#### Ketentuan Latihan:
Tampilkan tanpa perubahan bagian teks tentang kekerasan politik mulai dari "REPUBLIKA.CO.ID, JAKARTA- Kekerasan" sampai dengan "ala Nicollo Machiavelli.", termasuk kata-kata penutup tersebut.

#### Teks yang Disediakan:

REPUBLIKA.CO.ID, JAKARTA- Kekerasan politik adalah praksis politik yang mengandalkan kekuatan-kekuatan senjata atau kekuatankekuatan bengis lainnya se bagai jalan penyelesaian sengketa politik. Praksis politik bagi para pelaku kekerasan tidak lain adalah menghalalkan segala cara demi mencapai tujuan dan keinginan politik ala Nicollo Machiavelli.
Bagi politikus Italia ini, demi mencapai tu juantujuan politik, tidak perlu mempertimbangkan keagungan moral dan keluhuran etika politik. Dan, jika itu telah menjadi suatu kebiasaan, kedahsyatan-destruktif dan agresivitas- eksklusif menjadi ancaman serius bagi perkembangan sosial-politik di mana pun.
Namun, itulah realitas brutal yang selalu menyertai manusia dalam perjalanan sejarahnya, di mana menurut Michael Foucault dan Jacques Derrida, merupakan suatu bentuk komunikasi politik yang memang mustahil lenyap dari muka bumi, khususnya di tengah masyarakat yang masih diimpit ketidakadilan dan dibaluti semangat kebiadaban. Atau yang oleh Habermas, disebut sebagai strategic rationality communication, sebuah strategi komunikasi akal-akalan nonetika, yang hanya berorientasi mencari kemenangan.
Pertanyaannya, mengapa di era modern ini bangsa Israel dan juga bangsa-bangsa lain di dunia dalam memperjuangkan kepentingan politiknya masih juga menempuh jalan kekerasan?
Menurut Aaron T Beck, psikiater dari Universitas Pensylvania, kekerasan politik yang dipertontonkan pada umumnya merupakan wujud dari balas dendam atas berbagai perlakuan yang tidak adil dan perilaku diskriminasi, yang terpendam sekian lama dalam sebuah masyarakat bangsa dan tidak diperhatikan pihak-pihak yang diharapkan.
Sehingga, aksi kekerasan mereka dijadikan sebagai instrumen untuk mencapai tujuan secara akurat demi mendapatkan keadilan yang diinginkan dan meminta perhatian. Dalam hal ini, laras senjata dipakai sebagai senjata atau sarana yang paling ampuh untuk memperoleh keinginan yang dimaksud.
Tetapi, bagaimana jika pandangan ini dikaitkan dengan aksi brutal yang dilakukan Israel terhadap Hamas dengan jatuhnya korban yang banyak dari kalangan masyarakat sipil Palestina?

#### Materi yang Diberikan:

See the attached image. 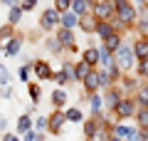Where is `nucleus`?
<instances>
[{"mask_svg": "<svg viewBox=\"0 0 148 141\" xmlns=\"http://www.w3.org/2000/svg\"><path fill=\"white\" fill-rule=\"evenodd\" d=\"M136 20H138V8L133 5L131 0H119L116 3V17H114L116 30H121V32L133 30L136 27Z\"/></svg>", "mask_w": 148, "mask_h": 141, "instance_id": "f257e3e1", "label": "nucleus"}, {"mask_svg": "<svg viewBox=\"0 0 148 141\" xmlns=\"http://www.w3.org/2000/svg\"><path fill=\"white\" fill-rule=\"evenodd\" d=\"M114 59H116V64L123 69V72H133V69H136V62H138L131 42H123V45L119 47V52L114 55Z\"/></svg>", "mask_w": 148, "mask_h": 141, "instance_id": "f03ea898", "label": "nucleus"}, {"mask_svg": "<svg viewBox=\"0 0 148 141\" xmlns=\"http://www.w3.org/2000/svg\"><path fill=\"white\" fill-rule=\"evenodd\" d=\"M136 111H138L136 97H123V99L119 102L114 109H111V116H114V119H133V116H136Z\"/></svg>", "mask_w": 148, "mask_h": 141, "instance_id": "7ed1b4c3", "label": "nucleus"}, {"mask_svg": "<svg viewBox=\"0 0 148 141\" xmlns=\"http://www.w3.org/2000/svg\"><path fill=\"white\" fill-rule=\"evenodd\" d=\"M59 20H62V12L54 10V8H47V10H42L37 25H40V30H42V32H52V30H57V27H59Z\"/></svg>", "mask_w": 148, "mask_h": 141, "instance_id": "20e7f679", "label": "nucleus"}, {"mask_svg": "<svg viewBox=\"0 0 148 141\" xmlns=\"http://www.w3.org/2000/svg\"><path fill=\"white\" fill-rule=\"evenodd\" d=\"M91 12L96 15V20H114L116 17V3L114 0H96V3H91Z\"/></svg>", "mask_w": 148, "mask_h": 141, "instance_id": "39448f33", "label": "nucleus"}, {"mask_svg": "<svg viewBox=\"0 0 148 141\" xmlns=\"http://www.w3.org/2000/svg\"><path fill=\"white\" fill-rule=\"evenodd\" d=\"M82 87H84L86 97H89V94H94V92H101V69L94 67V69H91V74L82 82Z\"/></svg>", "mask_w": 148, "mask_h": 141, "instance_id": "423d86ee", "label": "nucleus"}, {"mask_svg": "<svg viewBox=\"0 0 148 141\" xmlns=\"http://www.w3.org/2000/svg\"><path fill=\"white\" fill-rule=\"evenodd\" d=\"M64 121H67L64 109H54L52 114H49V134L59 136V134H62V129H64Z\"/></svg>", "mask_w": 148, "mask_h": 141, "instance_id": "0eeeda50", "label": "nucleus"}, {"mask_svg": "<svg viewBox=\"0 0 148 141\" xmlns=\"http://www.w3.org/2000/svg\"><path fill=\"white\" fill-rule=\"evenodd\" d=\"M138 84H141V82H138L136 74H133V72H126V74L121 77V82H119V87H121V92L126 94V97H133L136 89H138Z\"/></svg>", "mask_w": 148, "mask_h": 141, "instance_id": "6e6552de", "label": "nucleus"}, {"mask_svg": "<svg viewBox=\"0 0 148 141\" xmlns=\"http://www.w3.org/2000/svg\"><path fill=\"white\" fill-rule=\"evenodd\" d=\"M32 72H35V77L40 79V82H45V79H52V67H49V62H45V59H32Z\"/></svg>", "mask_w": 148, "mask_h": 141, "instance_id": "1a4fd4ad", "label": "nucleus"}, {"mask_svg": "<svg viewBox=\"0 0 148 141\" xmlns=\"http://www.w3.org/2000/svg\"><path fill=\"white\" fill-rule=\"evenodd\" d=\"M123 97H126V94L121 92V87H119V84H114V87L104 89V102H106V106H109V109H114V106H116Z\"/></svg>", "mask_w": 148, "mask_h": 141, "instance_id": "9d476101", "label": "nucleus"}, {"mask_svg": "<svg viewBox=\"0 0 148 141\" xmlns=\"http://www.w3.org/2000/svg\"><path fill=\"white\" fill-rule=\"evenodd\" d=\"M54 37L62 42L64 50H69V47L77 45V40H74V30H69V27H57V30H54Z\"/></svg>", "mask_w": 148, "mask_h": 141, "instance_id": "9b49d317", "label": "nucleus"}, {"mask_svg": "<svg viewBox=\"0 0 148 141\" xmlns=\"http://www.w3.org/2000/svg\"><path fill=\"white\" fill-rule=\"evenodd\" d=\"M131 45H133V52H136L138 59H148V35H136V40Z\"/></svg>", "mask_w": 148, "mask_h": 141, "instance_id": "f8f14e48", "label": "nucleus"}, {"mask_svg": "<svg viewBox=\"0 0 148 141\" xmlns=\"http://www.w3.org/2000/svg\"><path fill=\"white\" fill-rule=\"evenodd\" d=\"M123 42H126V40H123V32L119 30V32H114L111 37H106V40H101V45H104V47L109 50L111 55H116V52H119V47H121Z\"/></svg>", "mask_w": 148, "mask_h": 141, "instance_id": "ddd939ff", "label": "nucleus"}, {"mask_svg": "<svg viewBox=\"0 0 148 141\" xmlns=\"http://www.w3.org/2000/svg\"><path fill=\"white\" fill-rule=\"evenodd\" d=\"M96 27H99V20H96L94 12H89V15H84L79 20V30L86 32V35H96Z\"/></svg>", "mask_w": 148, "mask_h": 141, "instance_id": "4468645a", "label": "nucleus"}, {"mask_svg": "<svg viewBox=\"0 0 148 141\" xmlns=\"http://www.w3.org/2000/svg\"><path fill=\"white\" fill-rule=\"evenodd\" d=\"M138 131V126H131V124H111V134L114 136H121V139H131L133 134Z\"/></svg>", "mask_w": 148, "mask_h": 141, "instance_id": "2eb2a0df", "label": "nucleus"}, {"mask_svg": "<svg viewBox=\"0 0 148 141\" xmlns=\"http://www.w3.org/2000/svg\"><path fill=\"white\" fill-rule=\"evenodd\" d=\"M82 59H84V62H89L91 67H99V59H101L99 47H94V45L84 47V50H82Z\"/></svg>", "mask_w": 148, "mask_h": 141, "instance_id": "dca6fc26", "label": "nucleus"}, {"mask_svg": "<svg viewBox=\"0 0 148 141\" xmlns=\"http://www.w3.org/2000/svg\"><path fill=\"white\" fill-rule=\"evenodd\" d=\"M86 102H89V109H91V114L94 116H99L101 111H104V94H99V92H94V94H89L86 97Z\"/></svg>", "mask_w": 148, "mask_h": 141, "instance_id": "f3484780", "label": "nucleus"}, {"mask_svg": "<svg viewBox=\"0 0 148 141\" xmlns=\"http://www.w3.org/2000/svg\"><path fill=\"white\" fill-rule=\"evenodd\" d=\"M91 69H94V67L79 57V62H74V77H77V82H84V79L91 74Z\"/></svg>", "mask_w": 148, "mask_h": 141, "instance_id": "a211bd4d", "label": "nucleus"}, {"mask_svg": "<svg viewBox=\"0 0 148 141\" xmlns=\"http://www.w3.org/2000/svg\"><path fill=\"white\" fill-rule=\"evenodd\" d=\"M116 30V25H114V20H99V27H96V35H99V40H106V37H111Z\"/></svg>", "mask_w": 148, "mask_h": 141, "instance_id": "6ab92c4d", "label": "nucleus"}, {"mask_svg": "<svg viewBox=\"0 0 148 141\" xmlns=\"http://www.w3.org/2000/svg\"><path fill=\"white\" fill-rule=\"evenodd\" d=\"M49 102H52L54 109H64V106H67V102H69V97H67V92H64L62 87H57V89L52 92V97H49Z\"/></svg>", "mask_w": 148, "mask_h": 141, "instance_id": "aec40b11", "label": "nucleus"}, {"mask_svg": "<svg viewBox=\"0 0 148 141\" xmlns=\"http://www.w3.org/2000/svg\"><path fill=\"white\" fill-rule=\"evenodd\" d=\"M30 129H35V119H32L30 114H20V119H17V124H15V131L17 134H27Z\"/></svg>", "mask_w": 148, "mask_h": 141, "instance_id": "412c9836", "label": "nucleus"}, {"mask_svg": "<svg viewBox=\"0 0 148 141\" xmlns=\"http://www.w3.org/2000/svg\"><path fill=\"white\" fill-rule=\"evenodd\" d=\"M79 20L82 17L77 15V12H62V20H59V27H69V30H74V27H79Z\"/></svg>", "mask_w": 148, "mask_h": 141, "instance_id": "4be33fe9", "label": "nucleus"}, {"mask_svg": "<svg viewBox=\"0 0 148 141\" xmlns=\"http://www.w3.org/2000/svg\"><path fill=\"white\" fill-rule=\"evenodd\" d=\"M22 42H25V37H22V35H15L10 42H8V47H5V55H8V57H15V55H20V50H22Z\"/></svg>", "mask_w": 148, "mask_h": 141, "instance_id": "5701e85b", "label": "nucleus"}, {"mask_svg": "<svg viewBox=\"0 0 148 141\" xmlns=\"http://www.w3.org/2000/svg\"><path fill=\"white\" fill-rule=\"evenodd\" d=\"M15 35H17V32H15V25H10V22H8V25H3V27H0V47L5 50L8 42H10Z\"/></svg>", "mask_w": 148, "mask_h": 141, "instance_id": "b1692460", "label": "nucleus"}, {"mask_svg": "<svg viewBox=\"0 0 148 141\" xmlns=\"http://www.w3.org/2000/svg\"><path fill=\"white\" fill-rule=\"evenodd\" d=\"M72 12H77L79 17L91 12V0H72Z\"/></svg>", "mask_w": 148, "mask_h": 141, "instance_id": "393cba45", "label": "nucleus"}, {"mask_svg": "<svg viewBox=\"0 0 148 141\" xmlns=\"http://www.w3.org/2000/svg\"><path fill=\"white\" fill-rule=\"evenodd\" d=\"M136 102H138V106H148V79H143L141 84H138V89H136Z\"/></svg>", "mask_w": 148, "mask_h": 141, "instance_id": "a878e982", "label": "nucleus"}, {"mask_svg": "<svg viewBox=\"0 0 148 141\" xmlns=\"http://www.w3.org/2000/svg\"><path fill=\"white\" fill-rule=\"evenodd\" d=\"M64 114H67V121H72V124H84V111L79 106H67Z\"/></svg>", "mask_w": 148, "mask_h": 141, "instance_id": "bb28decb", "label": "nucleus"}, {"mask_svg": "<svg viewBox=\"0 0 148 141\" xmlns=\"http://www.w3.org/2000/svg\"><path fill=\"white\" fill-rule=\"evenodd\" d=\"M133 119L138 121V129L141 131H148V106H138V111H136Z\"/></svg>", "mask_w": 148, "mask_h": 141, "instance_id": "cd10ccee", "label": "nucleus"}, {"mask_svg": "<svg viewBox=\"0 0 148 141\" xmlns=\"http://www.w3.org/2000/svg\"><path fill=\"white\" fill-rule=\"evenodd\" d=\"M45 50H47V52H52V55H62V52H64L62 42H59L57 37H47V40H45Z\"/></svg>", "mask_w": 148, "mask_h": 141, "instance_id": "c85d7f7f", "label": "nucleus"}, {"mask_svg": "<svg viewBox=\"0 0 148 141\" xmlns=\"http://www.w3.org/2000/svg\"><path fill=\"white\" fill-rule=\"evenodd\" d=\"M22 15H25V10H22L20 5H15V8H10V12H8V22L10 25H20V20H22Z\"/></svg>", "mask_w": 148, "mask_h": 141, "instance_id": "c756f323", "label": "nucleus"}, {"mask_svg": "<svg viewBox=\"0 0 148 141\" xmlns=\"http://www.w3.org/2000/svg\"><path fill=\"white\" fill-rule=\"evenodd\" d=\"M27 92H30L32 104H40V99H42V87H40L37 82H30V84H27Z\"/></svg>", "mask_w": 148, "mask_h": 141, "instance_id": "7c9ffc66", "label": "nucleus"}, {"mask_svg": "<svg viewBox=\"0 0 148 141\" xmlns=\"http://www.w3.org/2000/svg\"><path fill=\"white\" fill-rule=\"evenodd\" d=\"M133 74H136V77H141V79H148V59H138Z\"/></svg>", "mask_w": 148, "mask_h": 141, "instance_id": "2f4dec72", "label": "nucleus"}, {"mask_svg": "<svg viewBox=\"0 0 148 141\" xmlns=\"http://www.w3.org/2000/svg\"><path fill=\"white\" fill-rule=\"evenodd\" d=\"M35 131H37V134L49 131V116H37V119H35Z\"/></svg>", "mask_w": 148, "mask_h": 141, "instance_id": "473e14b6", "label": "nucleus"}, {"mask_svg": "<svg viewBox=\"0 0 148 141\" xmlns=\"http://www.w3.org/2000/svg\"><path fill=\"white\" fill-rule=\"evenodd\" d=\"M30 72H32V59H30V62H25V64L20 67V72H17L20 82H30Z\"/></svg>", "mask_w": 148, "mask_h": 141, "instance_id": "72a5a7b5", "label": "nucleus"}, {"mask_svg": "<svg viewBox=\"0 0 148 141\" xmlns=\"http://www.w3.org/2000/svg\"><path fill=\"white\" fill-rule=\"evenodd\" d=\"M54 10L69 12V10H72V0H54Z\"/></svg>", "mask_w": 148, "mask_h": 141, "instance_id": "f704fd0d", "label": "nucleus"}, {"mask_svg": "<svg viewBox=\"0 0 148 141\" xmlns=\"http://www.w3.org/2000/svg\"><path fill=\"white\" fill-rule=\"evenodd\" d=\"M62 72L69 77V82H77V77H74V62H62Z\"/></svg>", "mask_w": 148, "mask_h": 141, "instance_id": "c9c22d12", "label": "nucleus"}, {"mask_svg": "<svg viewBox=\"0 0 148 141\" xmlns=\"http://www.w3.org/2000/svg\"><path fill=\"white\" fill-rule=\"evenodd\" d=\"M8 84H10V72L5 64H0V87H8Z\"/></svg>", "mask_w": 148, "mask_h": 141, "instance_id": "e433bc0d", "label": "nucleus"}, {"mask_svg": "<svg viewBox=\"0 0 148 141\" xmlns=\"http://www.w3.org/2000/svg\"><path fill=\"white\" fill-rule=\"evenodd\" d=\"M52 79H54V82L59 84V87H64V84H69V77H67V74L62 72V69H59V72H54V74H52Z\"/></svg>", "mask_w": 148, "mask_h": 141, "instance_id": "4c0bfd02", "label": "nucleus"}, {"mask_svg": "<svg viewBox=\"0 0 148 141\" xmlns=\"http://www.w3.org/2000/svg\"><path fill=\"white\" fill-rule=\"evenodd\" d=\"M22 136L17 134V131H5V134H3V141H20Z\"/></svg>", "mask_w": 148, "mask_h": 141, "instance_id": "58836bf2", "label": "nucleus"}, {"mask_svg": "<svg viewBox=\"0 0 148 141\" xmlns=\"http://www.w3.org/2000/svg\"><path fill=\"white\" fill-rule=\"evenodd\" d=\"M22 141H40V134L35 129H30L27 134H22Z\"/></svg>", "mask_w": 148, "mask_h": 141, "instance_id": "ea45409f", "label": "nucleus"}, {"mask_svg": "<svg viewBox=\"0 0 148 141\" xmlns=\"http://www.w3.org/2000/svg\"><path fill=\"white\" fill-rule=\"evenodd\" d=\"M20 8H22V10H35V8H37V0H22V3H20Z\"/></svg>", "mask_w": 148, "mask_h": 141, "instance_id": "a19ab883", "label": "nucleus"}, {"mask_svg": "<svg viewBox=\"0 0 148 141\" xmlns=\"http://www.w3.org/2000/svg\"><path fill=\"white\" fill-rule=\"evenodd\" d=\"M128 141H146V131H141V129H138V131H136V134H133Z\"/></svg>", "mask_w": 148, "mask_h": 141, "instance_id": "79ce46f5", "label": "nucleus"}, {"mask_svg": "<svg viewBox=\"0 0 148 141\" xmlns=\"http://www.w3.org/2000/svg\"><path fill=\"white\" fill-rule=\"evenodd\" d=\"M12 94H15V92H12L10 84H8V87H3V97H5V99H12Z\"/></svg>", "mask_w": 148, "mask_h": 141, "instance_id": "37998d69", "label": "nucleus"}, {"mask_svg": "<svg viewBox=\"0 0 148 141\" xmlns=\"http://www.w3.org/2000/svg\"><path fill=\"white\" fill-rule=\"evenodd\" d=\"M5 129H8V119H5V116H0V134H5Z\"/></svg>", "mask_w": 148, "mask_h": 141, "instance_id": "c03bdc74", "label": "nucleus"}, {"mask_svg": "<svg viewBox=\"0 0 148 141\" xmlns=\"http://www.w3.org/2000/svg\"><path fill=\"white\" fill-rule=\"evenodd\" d=\"M0 3H5L8 8H15V5H20V0H0Z\"/></svg>", "mask_w": 148, "mask_h": 141, "instance_id": "a18cd8bd", "label": "nucleus"}, {"mask_svg": "<svg viewBox=\"0 0 148 141\" xmlns=\"http://www.w3.org/2000/svg\"><path fill=\"white\" fill-rule=\"evenodd\" d=\"M106 141H126V139H121V136H114V134H111V136H109Z\"/></svg>", "mask_w": 148, "mask_h": 141, "instance_id": "49530a36", "label": "nucleus"}, {"mask_svg": "<svg viewBox=\"0 0 148 141\" xmlns=\"http://www.w3.org/2000/svg\"><path fill=\"white\" fill-rule=\"evenodd\" d=\"M84 141H99V139H84Z\"/></svg>", "mask_w": 148, "mask_h": 141, "instance_id": "de8ad7c7", "label": "nucleus"}, {"mask_svg": "<svg viewBox=\"0 0 148 141\" xmlns=\"http://www.w3.org/2000/svg\"><path fill=\"white\" fill-rule=\"evenodd\" d=\"M146 141H148V131H146Z\"/></svg>", "mask_w": 148, "mask_h": 141, "instance_id": "09e8293b", "label": "nucleus"}, {"mask_svg": "<svg viewBox=\"0 0 148 141\" xmlns=\"http://www.w3.org/2000/svg\"><path fill=\"white\" fill-rule=\"evenodd\" d=\"M0 94H3V87H0Z\"/></svg>", "mask_w": 148, "mask_h": 141, "instance_id": "8fccbe9b", "label": "nucleus"}, {"mask_svg": "<svg viewBox=\"0 0 148 141\" xmlns=\"http://www.w3.org/2000/svg\"><path fill=\"white\" fill-rule=\"evenodd\" d=\"M40 141H42V136H40Z\"/></svg>", "mask_w": 148, "mask_h": 141, "instance_id": "3c124183", "label": "nucleus"}, {"mask_svg": "<svg viewBox=\"0 0 148 141\" xmlns=\"http://www.w3.org/2000/svg\"><path fill=\"white\" fill-rule=\"evenodd\" d=\"M114 3H119V0H114Z\"/></svg>", "mask_w": 148, "mask_h": 141, "instance_id": "603ef678", "label": "nucleus"}]
</instances>
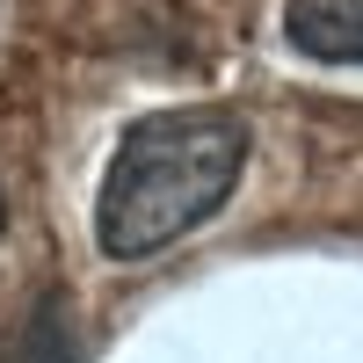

#### Jawaban:
REPUBLIKA.CO.ID, JAKARTA- Kekerasan politik adalah praksis politik yang mengandalkan kekuatan-kekuatan senjata atau kekuatankekuatan bengis lainnya se bagai jalan penyelesaian sengketa politik. Praksis politik bagi para pelaku kekerasan tidak lain adalah menghalalkan segala cara demi mencapai tujuan dan keinginan politik ala Nicollo Machiavelli.